# [SELECTED TEXT]
--- START ---

Every year, the European milk industry processes about 152 tonnes of milk, either for direct consumption or for the production of food and medicine. There is a strong drive, on a European level, to ensure the safety of food products that make it to our tables.
A project led by a team of University of Malta (UM) researchers and financed to the tune of €195,000 by the Malta Council of Science and Technology (MCST) will ensure earlier food quality and safety inspection through hyperspectral imaging.
Project FIHI (Food Inspection Using Hyperspectral Imaging), which focused on fungi that slowly grow on milk products, involved a collaboration between the Centre for Biomedical Cybernetics, the Department of Food Sciences & Nutrition, and Farm Fresh Ltd.
Dr Owen Falzon, Senior Lecturer at the Centre for Biomedical Cybernetics, said the consortium made use of these hyperspectral data analysis techniques to investigate the characteristics of and potential contamination of cheeselets.
Prof. Vasilis Valdramidis said this project addresses the needs of consumers as the monitoring of food quality is something we are all particularly concerned with. The developed methods can eventually help reduce time and cost associated with the inspection of food products.
Prof. Kenneth Camilleri also spoke at the dissemination event, and he talked about how the technology can be applied to other products and application areas.

--- END ---

# [TASK TO CARRY OUT]
Translate this sentence from the text on hyperspectral food inspection into Spanish: "Prof. Kenneth Camilleri also spoke at the dissemination event, and he talked about how the technology can be applied to other products and application areas."

# [RECORDS]
--- START ---

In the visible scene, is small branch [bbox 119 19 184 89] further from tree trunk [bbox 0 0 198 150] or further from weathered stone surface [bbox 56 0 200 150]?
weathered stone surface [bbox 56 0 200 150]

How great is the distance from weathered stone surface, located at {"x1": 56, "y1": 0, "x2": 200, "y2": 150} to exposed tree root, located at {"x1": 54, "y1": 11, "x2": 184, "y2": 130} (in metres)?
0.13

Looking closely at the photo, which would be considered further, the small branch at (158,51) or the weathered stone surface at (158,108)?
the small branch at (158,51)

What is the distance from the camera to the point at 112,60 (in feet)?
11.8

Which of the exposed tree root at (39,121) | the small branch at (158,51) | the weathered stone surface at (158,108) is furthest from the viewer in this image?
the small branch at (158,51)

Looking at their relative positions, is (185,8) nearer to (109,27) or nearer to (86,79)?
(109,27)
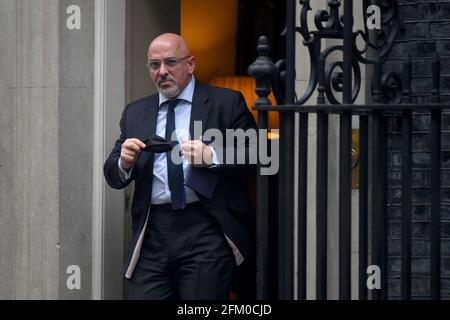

--- END ---

# [PROBLEM SOLUTION]
El Prof. Kenneth Camilleri también intervino en el evento de divulgación y habló sobre cómo la tecnología puede aplicarse a otros productos y ámbitos de aplicación.